Eur Rev Med Pharmacol Sci 2018; 22 (19): 6485-6491
DOI: 10.26355/eurrev_201810_16062

Roles of notch signaling pathway and endothelial-mesenchymal transition in vascular endothelial dysfunction and atherosclerosis

Q.-Q. Lin, J. Zhao, C.-G. Zheng, J. Chun

Department of Pathology, The Second Affiliated Hospital of Wenzhou Medical University, Wenzhou, PR China. 13706663276@139.com

OBJECTIVE: To investigate the role of the Notch signaling pathway on the endothelial-mesenchymal transition (EndMT) during vascular endothelial dysfunction and atherosclerosis.

MATERIALS AND METHODS: Human coronary artery endothelial cells (HCAEC) were treated with the exogenous Notch homolog 1 (Notch1) factor to activate the Notch1 pathway, and cells were then observed under the microscope for morphologic changes. Changes in the expression of related proteins were detected by Western blot. In vivo experiments were performed using 18 Sprague Dawley® (SD) rats, and GSI factor was used to specifically inhibit Notch pathway activation. Rats were used and randomly divided into three groups: normal diet (ND) group, high-fat diet (HFD) group, and high-fat diet + GSI (HFD+GSI) group, 6 rats in each group. Hematoxylin and eosin (H&E) staining was used to examine the cardiac aortic morphology of the rats in each treatment group. Real-time polymerase chain reaction (RT-PCR) and Western blot were used to detect the expression of Notch1, Hes1, VE-cadherin and α-SMA in the aortic tissues of rats in each group at mRNA and protein levels, respectively.
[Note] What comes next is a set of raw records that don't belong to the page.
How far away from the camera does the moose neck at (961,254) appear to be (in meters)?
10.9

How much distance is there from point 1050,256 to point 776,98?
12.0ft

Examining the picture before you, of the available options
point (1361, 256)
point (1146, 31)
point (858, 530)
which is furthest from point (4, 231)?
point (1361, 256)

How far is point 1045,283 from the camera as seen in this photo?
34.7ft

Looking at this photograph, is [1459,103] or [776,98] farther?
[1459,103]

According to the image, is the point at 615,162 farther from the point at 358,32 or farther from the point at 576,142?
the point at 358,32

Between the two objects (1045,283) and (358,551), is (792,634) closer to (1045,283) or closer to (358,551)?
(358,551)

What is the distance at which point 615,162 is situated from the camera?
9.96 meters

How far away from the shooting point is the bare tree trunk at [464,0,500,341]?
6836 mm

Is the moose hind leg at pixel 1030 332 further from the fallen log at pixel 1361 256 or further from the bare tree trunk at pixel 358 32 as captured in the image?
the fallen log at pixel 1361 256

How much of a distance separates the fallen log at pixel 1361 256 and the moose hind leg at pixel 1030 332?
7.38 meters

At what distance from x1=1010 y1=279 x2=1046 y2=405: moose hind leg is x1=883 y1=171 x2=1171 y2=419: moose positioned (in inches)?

RESULTS: After HCAECs were treated with Notch1, endothelial protein levels of VE-cadherin were significantly decreased and levels of the interstitial protein α-SMA were significantly increased. In the animal model, the rats fed with high-fat diet for two months presented obvious atherosclerosis spots in their aorta, but those fed with the same diet and treated with GSI inhibitor of Notch pathway showed significantly fewer atherosclerosis signs. Compared with ND group, mRNA and protein expression levels of Notch1, Hes1 and α-SMA were significantly increased, and the expression levels of endothelial marker VE-cadherin were significantly decreased in aortas of rats in HFD group. Compared with the rats in HFD group, the rats in HFD+GSI group showed significantly reduced expression levels of Notch1, Hes1 and α-SMA.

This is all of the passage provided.